In my experience a Centrino 1.6 is the same class as a 3.0 GHz P4...
Anyway: Windows is a preemptive multitasking OS, that is some thread
executes, and from time to time (when a timer interrupt comes in, or when
the active thread ceases control) the task scheduler checks if it's some
other thread's turn to work.
Now, the Sleep routine effectively tells the task scheduler to "ignore" the
current thread for a specified number of timer-interrupts, yielding its
CPU-time to other threads.
So, since the thread-scheduler will usually be invoked every 10 ms or so
(personal experience) Sleep will usually have a resolution of 10 ms.
> In both of these cases, the System.Environment.TickCount (which I am using to instrument these cases) seems to have a resolution of 1ms or better.
I think that "DateTime.Now.Ticks" is the most precise timer available in
.net;
Pentium (and higher) processors have an internal clock-tick-counter, (I'm
not 100% sure of the bus or the processor determines its frequency, but it
will usually be > 30 MHz).
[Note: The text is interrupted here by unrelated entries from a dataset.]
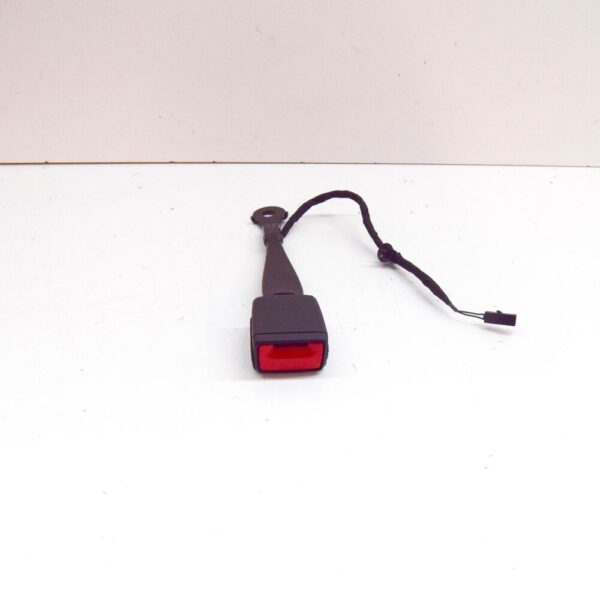 3G8857755C - Volkswagen Arteon 3H7 Front Seat Belt Buckle 3G8857755CJDA NEW GENUINE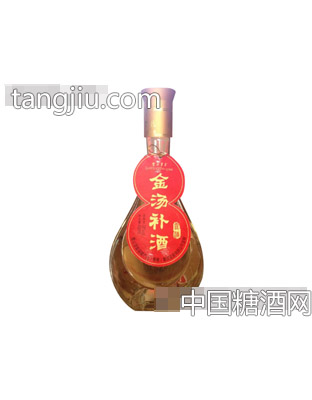 雪山百草金湯補(bǔ)酒450ml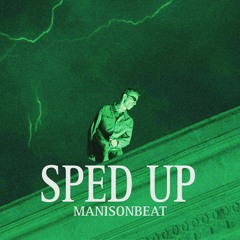 Dorcci & Kagan - Damn Things Sped Up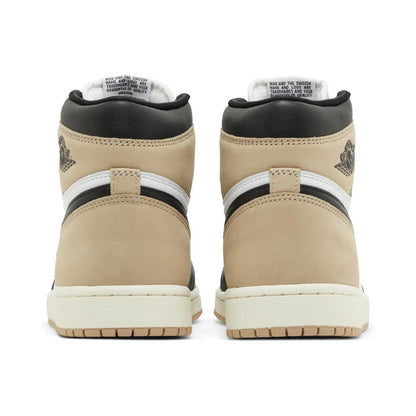 1 Retro High OG Latte W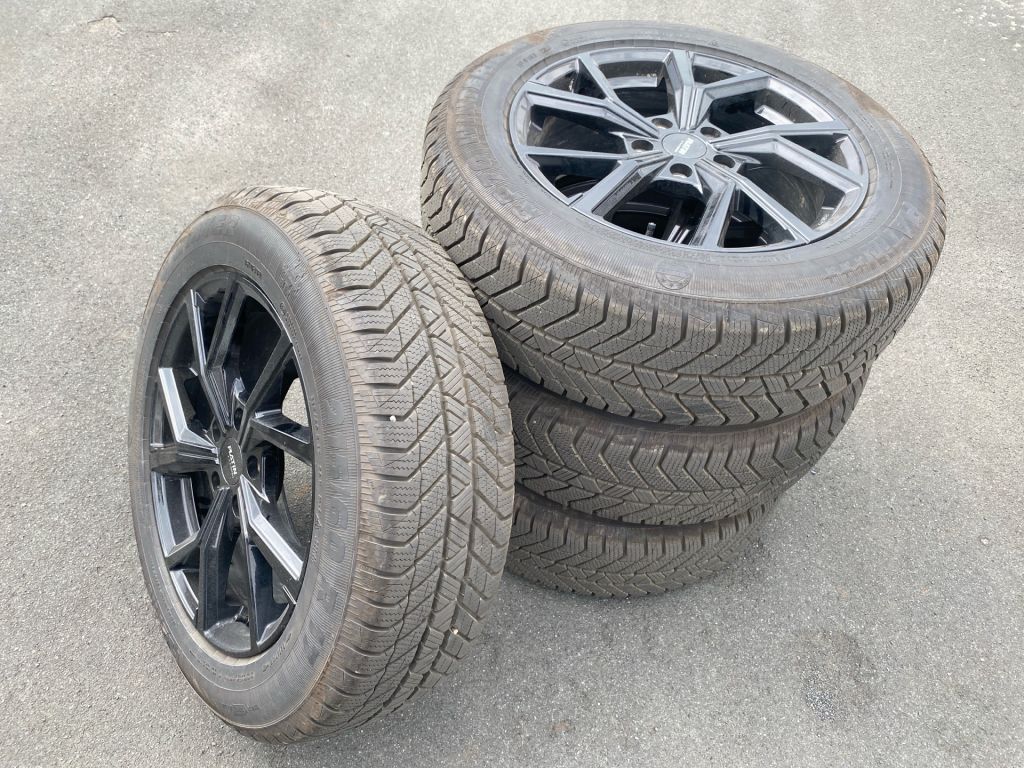 Fahrzeugabbildung Hyundai KONA 1.0 T-GDI DCT N Line +8fach bereift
This value is available through the
QueryPerformanceCounter API. I think DateTime.Now.Ticks internally uses this
API (but again, I'm not 100% sure).
> Can anyone tell me where the effective resolution of these timers is obtained on a given system - and also whether there is a way to improve the
resolution, as my current project requires timing incoming data with time
intervals of the order of 30 ms. I can (and do) keep track of the total
number of passes vs. the expected number of passes and make appropriate
corrections, but having a higher resolution timer would make things easier.
The standard response to that kind of problem is: Windows is no realtime-os;
You can never guarantee how long some operation (response time, delay...)
takes.
That said: the Tick-Counters mentioned above are quite precise and reliable;
Sleep&friends weren't designed to be precise: they were desinged to be
cooperative; I'm not sure if you can change the task-scheduler frequency,
maybe you should ask that in some kernel ng.
Where does the "incoming data" come from?
Do you know there's no other delay (e.g. some hardware-buffer)?